= Tuesday Club (Bangladesh) =

The Tuesday Club is an informal group of foreign diplomats based in Dhaka, Bangladesh. Its membership includes the ambassadors and high commissioners of Australia, Canada, Denmark, France, Germany, Italy, Japan, the Netherlands, Norway, South Korea, Sweden, Switzerland, the United Kingdom, and the United States, along with the Ambassador of the European Commission and the United Nations Resident Coordinator. All the nations in the Tuesday Club are major donor nations to the People's Republic of Bangladesh.

The Tuesday Club had played a crucial role in the 2001 general election.

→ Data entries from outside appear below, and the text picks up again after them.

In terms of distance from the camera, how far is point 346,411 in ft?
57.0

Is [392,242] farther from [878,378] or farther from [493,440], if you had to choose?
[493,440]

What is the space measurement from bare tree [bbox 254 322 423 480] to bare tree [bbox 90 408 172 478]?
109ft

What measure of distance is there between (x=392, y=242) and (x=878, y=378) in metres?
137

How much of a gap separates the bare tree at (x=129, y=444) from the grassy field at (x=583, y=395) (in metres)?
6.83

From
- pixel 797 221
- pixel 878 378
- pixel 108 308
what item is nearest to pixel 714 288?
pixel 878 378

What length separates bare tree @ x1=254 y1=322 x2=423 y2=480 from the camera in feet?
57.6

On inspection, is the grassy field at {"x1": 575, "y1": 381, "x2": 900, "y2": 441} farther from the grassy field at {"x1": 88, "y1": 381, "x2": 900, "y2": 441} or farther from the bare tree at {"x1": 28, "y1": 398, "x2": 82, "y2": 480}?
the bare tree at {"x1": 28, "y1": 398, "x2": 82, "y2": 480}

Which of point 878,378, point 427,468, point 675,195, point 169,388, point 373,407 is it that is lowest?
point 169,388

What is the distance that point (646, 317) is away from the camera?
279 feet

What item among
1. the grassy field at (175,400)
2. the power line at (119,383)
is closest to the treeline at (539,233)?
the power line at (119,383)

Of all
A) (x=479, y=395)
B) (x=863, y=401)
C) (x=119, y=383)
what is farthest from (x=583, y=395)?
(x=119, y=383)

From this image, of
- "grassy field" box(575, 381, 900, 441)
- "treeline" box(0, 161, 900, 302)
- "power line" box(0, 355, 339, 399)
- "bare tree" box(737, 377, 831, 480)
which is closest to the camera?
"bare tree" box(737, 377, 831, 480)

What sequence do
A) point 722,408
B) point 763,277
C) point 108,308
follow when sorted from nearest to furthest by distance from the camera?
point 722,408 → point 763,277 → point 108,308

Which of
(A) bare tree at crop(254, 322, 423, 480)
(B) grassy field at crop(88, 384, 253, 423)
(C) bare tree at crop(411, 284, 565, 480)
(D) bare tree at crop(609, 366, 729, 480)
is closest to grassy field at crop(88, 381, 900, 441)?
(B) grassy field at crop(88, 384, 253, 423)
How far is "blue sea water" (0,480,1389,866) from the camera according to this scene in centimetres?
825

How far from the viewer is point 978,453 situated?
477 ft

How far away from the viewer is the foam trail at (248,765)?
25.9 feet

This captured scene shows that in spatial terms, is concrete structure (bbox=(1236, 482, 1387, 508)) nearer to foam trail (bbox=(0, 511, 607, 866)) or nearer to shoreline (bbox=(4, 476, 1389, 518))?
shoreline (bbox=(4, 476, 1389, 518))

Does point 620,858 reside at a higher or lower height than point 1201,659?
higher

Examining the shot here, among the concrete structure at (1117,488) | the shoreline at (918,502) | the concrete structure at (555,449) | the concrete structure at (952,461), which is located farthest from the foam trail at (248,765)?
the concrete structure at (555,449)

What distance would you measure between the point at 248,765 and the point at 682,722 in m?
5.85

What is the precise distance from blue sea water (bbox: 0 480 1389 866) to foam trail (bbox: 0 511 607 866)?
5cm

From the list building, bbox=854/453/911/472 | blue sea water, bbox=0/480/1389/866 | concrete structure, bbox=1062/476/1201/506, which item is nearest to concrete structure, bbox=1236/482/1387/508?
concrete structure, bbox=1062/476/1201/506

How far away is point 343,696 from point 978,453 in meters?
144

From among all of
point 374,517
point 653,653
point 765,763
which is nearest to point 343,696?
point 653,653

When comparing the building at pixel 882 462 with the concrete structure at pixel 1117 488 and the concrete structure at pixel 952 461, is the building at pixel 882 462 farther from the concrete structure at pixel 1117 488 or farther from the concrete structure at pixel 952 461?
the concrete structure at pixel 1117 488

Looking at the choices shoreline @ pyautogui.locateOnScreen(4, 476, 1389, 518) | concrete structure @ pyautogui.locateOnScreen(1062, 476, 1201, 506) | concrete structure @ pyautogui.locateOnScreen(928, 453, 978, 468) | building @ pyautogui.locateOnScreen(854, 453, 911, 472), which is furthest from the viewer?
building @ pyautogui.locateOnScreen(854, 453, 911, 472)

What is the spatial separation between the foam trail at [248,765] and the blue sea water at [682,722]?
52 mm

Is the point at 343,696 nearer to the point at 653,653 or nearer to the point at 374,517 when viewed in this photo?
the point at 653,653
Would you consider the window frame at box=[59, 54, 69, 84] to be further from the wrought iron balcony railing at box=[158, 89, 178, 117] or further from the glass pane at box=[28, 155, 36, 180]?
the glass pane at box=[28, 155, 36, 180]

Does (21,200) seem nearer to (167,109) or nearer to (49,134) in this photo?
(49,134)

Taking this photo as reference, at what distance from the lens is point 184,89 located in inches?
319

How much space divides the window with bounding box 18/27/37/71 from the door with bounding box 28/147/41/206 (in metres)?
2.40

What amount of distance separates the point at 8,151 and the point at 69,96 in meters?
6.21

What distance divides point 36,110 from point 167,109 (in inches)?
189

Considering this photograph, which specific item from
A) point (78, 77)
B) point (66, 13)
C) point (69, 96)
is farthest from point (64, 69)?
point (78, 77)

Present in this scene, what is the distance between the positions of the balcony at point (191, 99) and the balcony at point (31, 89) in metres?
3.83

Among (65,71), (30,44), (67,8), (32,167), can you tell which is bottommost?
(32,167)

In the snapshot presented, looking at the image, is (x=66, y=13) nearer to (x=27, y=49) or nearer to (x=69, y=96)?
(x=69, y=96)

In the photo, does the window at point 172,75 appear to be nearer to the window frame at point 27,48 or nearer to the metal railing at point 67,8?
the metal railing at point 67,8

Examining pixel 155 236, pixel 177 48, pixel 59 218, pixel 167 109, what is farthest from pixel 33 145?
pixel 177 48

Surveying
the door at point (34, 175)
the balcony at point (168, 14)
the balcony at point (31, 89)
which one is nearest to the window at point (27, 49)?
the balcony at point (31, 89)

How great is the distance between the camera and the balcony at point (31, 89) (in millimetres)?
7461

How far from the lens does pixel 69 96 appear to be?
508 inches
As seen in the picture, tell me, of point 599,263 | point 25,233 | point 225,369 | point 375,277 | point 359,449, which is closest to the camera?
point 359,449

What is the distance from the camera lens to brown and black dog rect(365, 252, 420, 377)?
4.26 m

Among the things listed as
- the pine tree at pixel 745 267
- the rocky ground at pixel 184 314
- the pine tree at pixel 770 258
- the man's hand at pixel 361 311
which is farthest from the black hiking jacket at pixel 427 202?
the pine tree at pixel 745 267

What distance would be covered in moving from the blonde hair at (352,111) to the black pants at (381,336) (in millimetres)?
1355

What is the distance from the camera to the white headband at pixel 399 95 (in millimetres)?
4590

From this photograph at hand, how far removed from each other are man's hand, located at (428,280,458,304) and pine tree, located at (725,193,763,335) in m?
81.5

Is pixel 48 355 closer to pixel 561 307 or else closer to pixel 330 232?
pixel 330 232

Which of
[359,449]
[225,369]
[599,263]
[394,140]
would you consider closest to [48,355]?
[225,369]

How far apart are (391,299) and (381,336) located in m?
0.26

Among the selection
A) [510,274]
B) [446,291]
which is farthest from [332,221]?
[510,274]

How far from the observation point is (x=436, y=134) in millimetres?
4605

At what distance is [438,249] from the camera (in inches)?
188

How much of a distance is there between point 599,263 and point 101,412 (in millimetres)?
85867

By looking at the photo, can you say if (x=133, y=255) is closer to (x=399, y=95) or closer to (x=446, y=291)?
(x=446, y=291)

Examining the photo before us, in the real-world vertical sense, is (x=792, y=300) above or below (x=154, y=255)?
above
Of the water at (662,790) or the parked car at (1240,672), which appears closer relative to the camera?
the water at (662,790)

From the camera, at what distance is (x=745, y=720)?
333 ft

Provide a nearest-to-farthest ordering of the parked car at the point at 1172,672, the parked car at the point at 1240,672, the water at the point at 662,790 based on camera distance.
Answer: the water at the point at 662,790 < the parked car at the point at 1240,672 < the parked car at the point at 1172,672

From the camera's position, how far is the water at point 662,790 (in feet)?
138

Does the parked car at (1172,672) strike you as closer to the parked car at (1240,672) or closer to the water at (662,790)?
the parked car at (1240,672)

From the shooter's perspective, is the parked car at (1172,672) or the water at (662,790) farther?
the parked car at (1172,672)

In 2005, tensions emerged between the Government of Bangladesh and foreign diplomats in Dhaka over the upcoming general elections. Foreign Minister M. Morshed Khan publicly criticized the 'Tuesday Group' for what he termed interference in Bangladesh's internal affairs. The group had expressed concern about ensuring free and fair elections and proposed a roundtable discussion involving domestic and international stakeholders. Khan rejected their involvement, asserting that diplomatic conduct must respect national sovereignty and constitutional processes, and emphasised that governance in Bangladesh is determined by its Constitution and Parliament, not by external pressure or informal diplomatic forums.

According to newspaper editor Nurul Kabir, the Tuesday Club was primarily responsible for the military takeover by the Bangladesh Army in January 2007.